La révolution d'Hervé Penot
Tribune – Dans une chronique sur lequipe.fr et dans un élan d’originalité, "L'expert" Hervé Penot aborde l'arbitrage vidéo. Observons sa façon de procéder. Bonus: le faux jumeau de Penot.
Auteur : Barnabé la plume
le 6 Juil 2010
NDLR : l'auteur collabore à Horsjeu.net, pour qui il a notamment écrit une "Coupe du monde parallèle" ou un autre commentaire de texte sur une note du même "expert".
Dès le titre, les choses sont claires: un point d’exclamation, un verbe à valeur impérative. Fait exceptionnel pour un employé de L'Équipe: l’absence du mot "symbole" dans le titre et même dans tout le texte.
"Ce samedi matin, au petit déjeuner, je discutais avec le propriétaire de ma Guest House."
Deux informations de taille dès la première phrase. D’abord, Hervé Penot petit-déjeune. Ensuite, il ne loge pas dans un hôtel de riches, au cas où Rama Yade aurait des remarques.
"Il ne comprenait pas pourquoi la vidéo n'était pas un recours en football, sport qu'il découvre."
Nous sommes ici en présence d’une introduction où le narrateur se cache derrière un de ses personnages pour énoncer sa principale thèse. Cela permet à Penot, pour les besoins de la suite, de bien nous enfoncer dans le crâne: "Hé oh, z’avez vu, même pas c’est moi qui le dis, le premier Sud-Africain venu est capable de comprendre qu’on a besoin de la vidéo!"
"Lui, c'est le rugby et même les grandes compétitions d'écoles secondaires, me disait-il, l'utilisent."
Malheureusement, les capacités littéraires de notre "expert" se situant légèrement en dessous de celles de Luis Fernandez, il est inévitable de trouver ça et là ce type de phrase déconstruite au sens incertain. L’important, c’est ce message éternel: ça marche dans le rugby, pourquoi pas dans le foot? Le procédé est toujours le même: affirmer sans argumenter. Ainsi le succès de la vidéo dans le rugby n’est-il jamais discuté. La question de l’adaptabilité au football n’est même pas effleurée.
"Le bon sens est parfois utile quand les élites des instances dirigeantes, si réactionnaires, s'enferment dans leur tour d'Ivoire, se terrent dans leur certitude de fin de siècle."

Consignes
**a)** Résumez en deux phrases la tribune sur la chronique d'Hervé Penot.
**b)** Dressez la liste de toutes les personnes nommées dans la tribune sur la chronique d'Hervé Penot.
**c)** Reprenez la tribune sur la chronique d'Hervé Penot à la suite de sa dernière phrase.
Les enregistrements ne sont d'aucune utilité pour ce travail.

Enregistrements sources
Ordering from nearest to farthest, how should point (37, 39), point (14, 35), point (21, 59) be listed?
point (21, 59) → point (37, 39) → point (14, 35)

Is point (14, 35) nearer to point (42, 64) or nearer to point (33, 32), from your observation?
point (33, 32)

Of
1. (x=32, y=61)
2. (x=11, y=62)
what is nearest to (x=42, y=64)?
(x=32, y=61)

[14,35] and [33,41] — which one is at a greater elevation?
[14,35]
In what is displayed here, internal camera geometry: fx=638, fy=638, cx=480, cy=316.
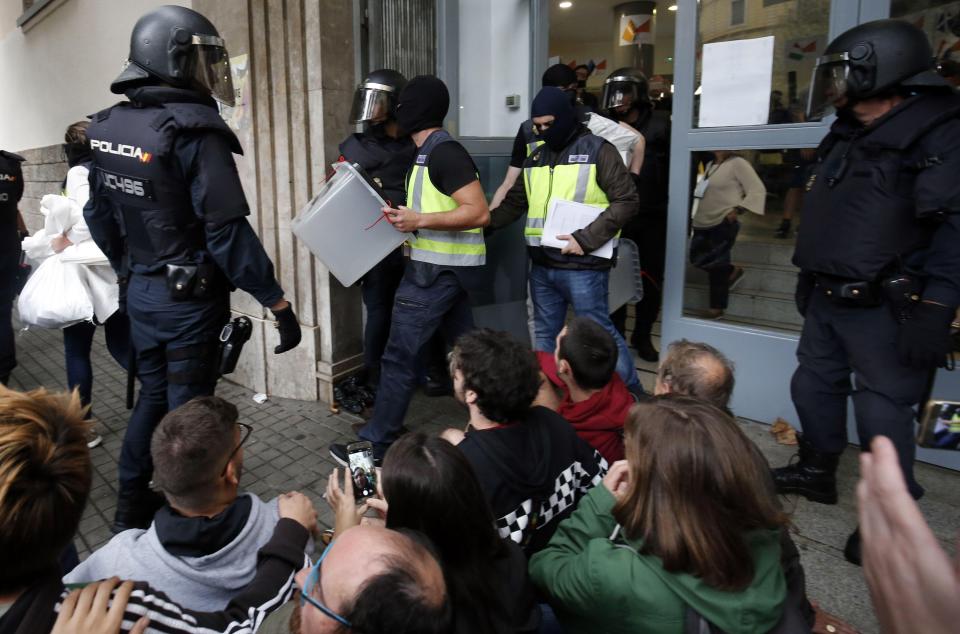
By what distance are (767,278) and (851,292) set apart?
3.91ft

==

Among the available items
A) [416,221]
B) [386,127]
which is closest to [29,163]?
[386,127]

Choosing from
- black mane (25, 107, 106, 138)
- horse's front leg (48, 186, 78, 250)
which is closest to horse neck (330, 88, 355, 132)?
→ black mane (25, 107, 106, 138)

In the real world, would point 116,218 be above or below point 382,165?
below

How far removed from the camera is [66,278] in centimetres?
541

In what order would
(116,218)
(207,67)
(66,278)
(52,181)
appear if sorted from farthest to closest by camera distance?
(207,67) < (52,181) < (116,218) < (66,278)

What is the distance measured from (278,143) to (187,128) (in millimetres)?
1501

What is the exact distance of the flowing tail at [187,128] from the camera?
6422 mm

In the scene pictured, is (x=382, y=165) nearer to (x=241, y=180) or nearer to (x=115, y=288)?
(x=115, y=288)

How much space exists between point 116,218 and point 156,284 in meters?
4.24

* * *

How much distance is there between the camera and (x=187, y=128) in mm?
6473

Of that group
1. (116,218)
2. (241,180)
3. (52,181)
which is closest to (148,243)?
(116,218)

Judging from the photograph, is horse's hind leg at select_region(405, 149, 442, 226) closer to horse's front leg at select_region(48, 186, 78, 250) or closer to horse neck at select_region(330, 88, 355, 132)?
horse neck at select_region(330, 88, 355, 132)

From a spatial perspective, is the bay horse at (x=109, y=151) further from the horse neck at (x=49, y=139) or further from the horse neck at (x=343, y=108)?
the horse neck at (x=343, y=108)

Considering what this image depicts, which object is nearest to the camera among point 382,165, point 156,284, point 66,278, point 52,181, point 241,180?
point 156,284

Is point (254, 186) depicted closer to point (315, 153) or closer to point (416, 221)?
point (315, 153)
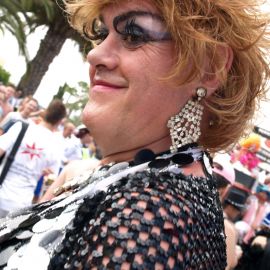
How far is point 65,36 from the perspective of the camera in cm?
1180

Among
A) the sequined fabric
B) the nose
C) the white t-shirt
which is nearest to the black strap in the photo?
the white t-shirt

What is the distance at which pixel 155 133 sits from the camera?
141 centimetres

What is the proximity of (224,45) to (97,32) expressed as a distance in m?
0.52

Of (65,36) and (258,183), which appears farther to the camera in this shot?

Réponses
**a)** Cette tribune commente une chronique d'Hervé Penot sur lequipe.fr consacrée à l'arbitrage vidéo, qui s'ouvre sur une conversation avec le propriétaire de sa Guest House. L'auteur reproche à Penot de se cacher derrière ce personnage pour énoncer sa thèse et d'affirmer sans argumenter que la vidéo, qui marche dans le rugby, devrait servir au football.

**b)** Hervé Penot, Barnabé la plume, Rama Yade, Luis Fernandez

**c)**
Leçon numéro 1 du populisme: plutôt que de vous emmerder à développer un argumentaire qui pourrait finalement s’avérer périlleux, emballez le tout sous une seule expression bien parlante et totalement inattaquable: "le bon sens". Personne ne sait ce que c’est mais tout le monde se sent rassuré. Le bon sens, c’est un truc tu l’as ou tu l’as pas, pas besoin d’argumenter.
Leçon numéro 2: opposez les élites à la masse à grands renforts de clichés. Les "instances dirigeantes" sont un passe-partout absolu dans les médias sportifs lorsque l’on veut désigner des coupables d’en haut. Ça fait très officiel. Accolez-y "élites" et le tour est joué, vous avez monté la France d’en bas contre la France d’en haut. Vous achèverez cette dernière en l’enfermant dans une "tour d’ivoire", lieu commun s’il en est, même si l’on ne voit pas très bien pourquoi Hervé Penot a choisi de mettre une majuscule à Ivoire.
Leçon numéro 3: employer des mots savants, si possible à connotation à la fois politique et accusatrice. On apprend donc que les instances dirigeantes sont…réactionnaires. Certes, tout dépend de la définition que l’on donne au terme "réactionnaire", mais on imagine aisément qu’Hervé voulait dire "conservatrices" par opposition aux progressistes dont il se réclamerait s’il avait la moindre idée de la signification de ces termes.
Leçon numéro 4 (made in L'Équipe): si vous n’avez pas réussi à placer le mot "symbole", assurez-vous au moins de caser "siècle". "Fin de siècle", c’est encore mieux. Ca ne veut strictement rien dire mais ça sonne bien, ça fait moderne contre vieux, bien envoyé. Comme un symbole. Hervé Penot est désormais prêt à prendre la parole lui-même pour exprimer ses convictions révoltées.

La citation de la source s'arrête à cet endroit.